Promises carry weight

When a client says "no peanuts — severe allergy" and you say "understood," you've made a promise that affects someone's health. Dietary commitments aren't preferences you can approximate — they're constraints you either meet or you don't.

The professional move is to be precise about what you're promising and honest about what you can't guarantee.

Commit vs clarify

What you can commit to

  • Ingredients you intentionally add (or don't add) to a dish.
  • Following a documented dietary pattern (vegetarian, gluten-free by ingredient, low-sodium) within your knowledge.
  • Reading labels on packaged ingredients and flagging concerns.
  • Maintaining separate prep surfaces and tools when cross-contamination is a stated concern (if your setup supports it).

What you must clarify

  • You are not a medical professional. If a client has a clinical condition (celiac disease, severe anaphylaxis, PKU, renal diet), you should understand the requirements they share with you — but you cannot guarantee clinical-grade food safety unless you have specific training and facilities.
  • Cross-contamination limits. If you're cooking in a client's home with shared equipment, or if you prep for multiple clients, trace allergen control may be beyond what you can promise.

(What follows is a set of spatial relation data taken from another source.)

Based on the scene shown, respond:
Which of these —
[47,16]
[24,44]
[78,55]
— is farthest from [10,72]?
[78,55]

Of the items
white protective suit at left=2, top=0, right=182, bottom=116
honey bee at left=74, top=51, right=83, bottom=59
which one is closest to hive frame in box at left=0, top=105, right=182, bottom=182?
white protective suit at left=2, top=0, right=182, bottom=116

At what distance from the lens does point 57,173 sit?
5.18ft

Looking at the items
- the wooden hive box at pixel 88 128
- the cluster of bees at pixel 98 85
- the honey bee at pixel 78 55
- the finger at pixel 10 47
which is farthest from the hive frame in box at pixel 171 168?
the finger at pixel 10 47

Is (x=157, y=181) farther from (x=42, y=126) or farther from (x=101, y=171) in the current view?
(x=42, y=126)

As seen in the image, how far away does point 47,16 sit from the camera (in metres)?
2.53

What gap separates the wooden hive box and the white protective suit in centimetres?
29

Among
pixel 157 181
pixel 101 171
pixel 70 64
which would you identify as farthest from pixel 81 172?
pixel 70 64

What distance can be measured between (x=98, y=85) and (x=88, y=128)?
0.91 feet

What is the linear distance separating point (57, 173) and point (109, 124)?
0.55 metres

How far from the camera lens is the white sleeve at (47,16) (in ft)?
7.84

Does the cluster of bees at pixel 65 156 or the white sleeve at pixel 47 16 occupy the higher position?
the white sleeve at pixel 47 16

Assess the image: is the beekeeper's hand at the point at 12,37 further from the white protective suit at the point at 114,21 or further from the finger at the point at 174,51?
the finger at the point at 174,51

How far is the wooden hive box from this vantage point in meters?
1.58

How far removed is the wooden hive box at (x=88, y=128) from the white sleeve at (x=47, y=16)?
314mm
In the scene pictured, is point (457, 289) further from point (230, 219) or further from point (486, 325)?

Say so.
  • Shared vs dedicated prep. Be clear whether you can offer truly allergen-separated prep or "best effort" avoidance.

How to have the conversation

  • During intake (Lesson 6): "Can you walk me through the dietary needs in detail? I want to make sure I can deliver what you need, and I'll be honest if something is beyond my setup."
  • In your proposal (Lesson 7): state dietary commitments explicitly. "Meals will be free of [listed allergens] by ingredient. I cannot guarantee a fully allergen-free kitchen environment."
  • When unsure: "I want to check on this before I commit — let me research and get back to you." Never guess on allergies.

Honesty under pressure

Sometimes a client pushes: "Just make it work." The professional answer is: "I'd rather be honest now than cause a problem later." Losing a booking is better than causing a reaction. Your reputation — and their health — depend on you saying what you can and can't do, clearly, before you cook.

Before you continue

Review your current client list (or your intake template from Lesson 6). For each client with dietary needs: write down what you've committed to and what you've clarified as limited. If the line is blurry, have the conversation before the next cook day.